Your output should consist of the data, copied exactly.

☆ ☆ ☆

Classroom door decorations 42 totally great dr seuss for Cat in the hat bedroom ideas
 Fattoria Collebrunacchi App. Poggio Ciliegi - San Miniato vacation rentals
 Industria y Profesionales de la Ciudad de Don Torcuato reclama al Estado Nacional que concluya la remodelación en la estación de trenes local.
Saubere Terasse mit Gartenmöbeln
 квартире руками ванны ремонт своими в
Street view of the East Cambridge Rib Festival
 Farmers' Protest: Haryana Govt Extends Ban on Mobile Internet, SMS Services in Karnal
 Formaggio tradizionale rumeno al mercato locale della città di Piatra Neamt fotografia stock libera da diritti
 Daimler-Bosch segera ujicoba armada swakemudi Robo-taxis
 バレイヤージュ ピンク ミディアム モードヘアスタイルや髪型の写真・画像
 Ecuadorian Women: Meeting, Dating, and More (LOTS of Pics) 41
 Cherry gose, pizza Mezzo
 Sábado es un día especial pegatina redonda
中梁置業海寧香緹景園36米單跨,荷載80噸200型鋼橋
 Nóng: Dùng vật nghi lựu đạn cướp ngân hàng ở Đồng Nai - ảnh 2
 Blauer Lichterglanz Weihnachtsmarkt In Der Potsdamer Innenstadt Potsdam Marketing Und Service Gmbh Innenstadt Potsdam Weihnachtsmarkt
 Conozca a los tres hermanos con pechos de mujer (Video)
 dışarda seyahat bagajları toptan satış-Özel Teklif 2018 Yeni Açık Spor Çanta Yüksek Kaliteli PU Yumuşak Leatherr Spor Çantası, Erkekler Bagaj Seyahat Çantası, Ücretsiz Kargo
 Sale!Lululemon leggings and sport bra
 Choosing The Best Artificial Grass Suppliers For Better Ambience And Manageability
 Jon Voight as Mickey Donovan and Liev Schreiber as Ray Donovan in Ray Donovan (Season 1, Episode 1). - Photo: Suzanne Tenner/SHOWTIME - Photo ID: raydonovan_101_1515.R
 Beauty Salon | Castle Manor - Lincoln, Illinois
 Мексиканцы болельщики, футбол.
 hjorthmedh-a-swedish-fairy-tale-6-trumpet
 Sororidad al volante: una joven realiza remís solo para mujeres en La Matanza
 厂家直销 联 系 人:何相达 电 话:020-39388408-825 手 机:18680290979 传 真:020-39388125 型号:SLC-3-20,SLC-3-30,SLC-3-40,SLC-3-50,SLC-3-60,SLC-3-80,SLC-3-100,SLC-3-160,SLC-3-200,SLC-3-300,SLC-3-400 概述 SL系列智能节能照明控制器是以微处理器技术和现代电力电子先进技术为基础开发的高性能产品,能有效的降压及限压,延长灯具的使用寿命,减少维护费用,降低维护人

☆ ☆ ☆

* Reply to the exercise
Classroom door decorations 42 totally great dr seuss for Cat in the hat bedroom ideas
 Fattoria Collebrunacchi App. Poggio Ciliegi - San Miniato vacation rentals
 Industria y Profesionales de la Ciudad de Don Torcuato reclama al Estado Nacional que concluya la remodelación en la estación de trenes local.
Saubere Terasse mit Gartenmöbeln
 квартире руками ванны ремонт своими в
Street view of the East Cambridge Rib Festival
 Farmers' Protest: Haryana Govt Extends Ban on Mobile Internet, SMS Services in Karnal
 Formaggio tradizionale rumeno al mercato locale della città di Piatra Neamt fotografia stock libera da diritti
 Daimler-Bosch segera ujicoba armada swakemudi Robo-taxis
 バレイヤージュ ピンク ミディアム モードヘアスタイルや髪型の写真・画像
 Ecuadorian Women: Meeting, Dating, and More (LOTS of Pics) 41
 Cherry gose, pizza Mezzo
 Sábado es un día especial pegatina redonda
中梁置業海寧香緹景園36米單跨,荷載80噸200型鋼橋
 Nóng: Dùng vật nghi lựu đạn cướp ngân hàng ở Đồng Nai - ảnh 2
 Blauer Lichterglanz Weihnachtsmarkt In Der Potsdamer Innenstadt Potsdam Marketing Und Service Gmbh Innenstadt Potsdam Weihnachtsmarkt
 Conozca a los tres hermanos con pechos de mujer (Video)
 dışarda seyahat bagajları toptan satış-Özel Teklif 2018 Yeni Açık Spor Çanta Yüksek Kaliteli PU Yumuşak Leatherr Spor Çantası, Erkekler Bagaj Seyahat Çantası, Ücretsiz Kargo
 Sale!Lululemon leggings and sport bra
 Choosing The Best Artificial Grass Suppliers For Better Ambience And Manageability
 Jon Voight as Mickey Donovan and Liev Schreiber as Ray Donovan in Ray Donovan (Season 1, Episode 1). - Photo: Suzanne Tenner/SHOWTIME - Photo ID: raydonovan_101_1515.R
 Beauty Salon | Castle Manor - Lincoln, Illinois
 Мексиканцы болельщики, футбол.
 hjorthmedh-a-swedish-fairy-tale-6-trumpet
 Sororidad al volante: una joven realiza remís solo para mujeres en La Matanza
 厂家直销 联 系 人:何相达 电 话:020-39388408-825 手 机:18680290979 传 真:020-39388125 型号:SLC-3-20,SLC-3-30,SLC-3-40,SLC-3-50,SLC-3-60,SLC-3-80,SLC-3-100,SLC-3-160,SLC-3-200,SLC-3-300,SLC-3-400 概述 SL系列智能节能照明控制器是以微处理器技术和现代电力电子先进技术为基础开发的高性能产品,能有效的降压及限压,延长灯具的使用寿命,减少维护费用,降低维护人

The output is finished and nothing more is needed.